I’ve watched over five hundred fetal sonograms. I have a pretty good idea of what’s occurring on the ultrasound machine’s screen. And while watching the scan that the resident did, I could make out our daughter’s head and her chest, her abdomen and her limbs, but I could not see her heart beating. After a few minutes of searching, the resident picked up the ultrasound machine’s transducer, turned off the power, and said she’d be back in a few minutes.
“I didn’t see the fetal heartbeat,” I said.
“I didn’t either,” she said quietly, startled at my statement. “I’m going to call your attending.”
Beth and I sat in the room crying; no one came to explain what was going on or what would happen next. Finally, after about a half hour, Beth’s doctor appeared at the door.
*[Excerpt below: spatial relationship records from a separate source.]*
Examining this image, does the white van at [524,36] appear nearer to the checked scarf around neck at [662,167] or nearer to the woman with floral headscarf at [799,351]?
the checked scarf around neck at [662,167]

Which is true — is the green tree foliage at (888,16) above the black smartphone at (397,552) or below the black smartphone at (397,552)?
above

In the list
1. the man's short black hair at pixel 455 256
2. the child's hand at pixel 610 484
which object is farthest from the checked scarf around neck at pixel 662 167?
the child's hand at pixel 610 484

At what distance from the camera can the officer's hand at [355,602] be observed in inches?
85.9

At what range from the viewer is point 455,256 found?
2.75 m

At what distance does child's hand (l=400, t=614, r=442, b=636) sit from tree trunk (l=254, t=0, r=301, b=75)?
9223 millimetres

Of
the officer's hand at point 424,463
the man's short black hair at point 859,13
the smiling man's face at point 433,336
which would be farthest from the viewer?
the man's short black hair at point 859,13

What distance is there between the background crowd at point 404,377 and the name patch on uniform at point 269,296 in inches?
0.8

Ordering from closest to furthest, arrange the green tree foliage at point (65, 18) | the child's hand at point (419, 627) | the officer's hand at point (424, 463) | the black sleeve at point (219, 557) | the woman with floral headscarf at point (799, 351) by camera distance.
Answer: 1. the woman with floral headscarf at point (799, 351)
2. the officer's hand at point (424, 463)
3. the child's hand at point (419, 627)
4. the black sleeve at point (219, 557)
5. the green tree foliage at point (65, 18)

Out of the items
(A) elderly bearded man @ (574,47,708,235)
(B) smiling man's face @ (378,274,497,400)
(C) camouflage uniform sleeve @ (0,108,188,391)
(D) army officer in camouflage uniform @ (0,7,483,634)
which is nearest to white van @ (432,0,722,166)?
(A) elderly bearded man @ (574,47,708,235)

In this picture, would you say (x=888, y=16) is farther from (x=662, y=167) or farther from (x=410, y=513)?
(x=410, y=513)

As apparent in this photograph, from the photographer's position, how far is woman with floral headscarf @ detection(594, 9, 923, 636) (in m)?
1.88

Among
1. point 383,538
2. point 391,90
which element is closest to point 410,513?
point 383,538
He told us that it seemed as if the baby had died. He talked with us, answered our questions, and told us what the most appropriate management plan was. Since the labor pains that had begun this whole episode a few hours before had completely ceased, Beth agreed to wait until natural labor resumed, an occurrence her doctor assured her would take place within the next week or so. And so, devastated, we prepared to go home.
After leaving the labor room, we approached the nurses’ station. The nurses and the resident who had done the ultrasound were having an animated conversation, laughing and apparently enjoying themselves, but as we approached, they became silent. I was used to this; I had been part of this kind of behavior, especially during my time in the neonatal ICU. But now I was experiencing it in a different way; Beth and I were the opposition now, and this behavior made our grief just a little bit worse.
I’ve learned something from this experience, and accordingly I’ve altered the method I use when talking with the families of children who have died. This isn’t an experience I would recommend, but it did help me understand a little more about what goes through the mind of a parent whose child has died.
Andy
MAY 1986
Wednesday, May 7, 1986, 7:00 P.M.
I finally finished Infants’. It was a horrible, depressing month. About a week after the baby with heart disease died, I had another patient who got very sick and had to go up to ICU. I intubated him myself. He deteriorated so fast, he almost died on the ward before we could get him up to the unit.
Now I’m in the OPD, and all the details are starting to blur. I suppose if I spoke into this thing religiously every day, I could tell you endless story after story about all the kids and their various problems. But what does it matter? It’s all just a horrible blur, one after the next, made up of all these poor, sick kids.
Thursday, May 8, 1986, 10:00 P.M.
It’s become really hard to continue keeping this diary. Over the past few months I’ve lost touch with my inner self; I’m not sure completely why that’s happening, but I think it’s because I’m defending myself against all the bad feelings I’ve had about being an intern. It relates to a lot of different issues having to do with the general feeling of being abused and mistreated, and the fatigue and the sleep deprivation, and the death and the morbidity of my patients. So certainly that’s one reason I haven’t been talking. I’m out of touch with myself, and it’s hard to know what exactly to talk about. The other thing is, the thrill and excitement and novelty are gone, and they’ve been replaced by a more realistic perception of what I think medicine is. And for some reason, there’s something in me that doesn’t want to relate all those stories about all the various patients. Talking about it makes me feel like I’m back at work, and I hate even to think about being at work.
Saturday, May 10, 1986, 4:10 A.M.
I just spent the last six hours in the Jonas Bronck ER working on a fucking child-abuse case. I really hate them; I hate them more than anything else in this job. I think I’ve seen enough child abuse for an entire lifetime. I don’t want to see any more, thank you. They never go well, they’re always difficult.
This one, I just pulled the chart from the box, I didn’t even read the triage note, and I called the kid in. She had a bandage on her forehead. Oh, great, I thought. A laceration. I asked what happened and the mother gave me this story that the girl was lying on the floor and playing and she bumped her head and cut herself on the hinge of her glasses or something weird like that and cut her forehead. I asked her to go over that again and the mother gave me basically the same story. So I took the glasses off the kid’s face and I tried to find a way to make the hinge hit up against the forehead. I couldn’t do it. The frames were plastic and they were totally intact. I thought, No way! No way the kid could have done this!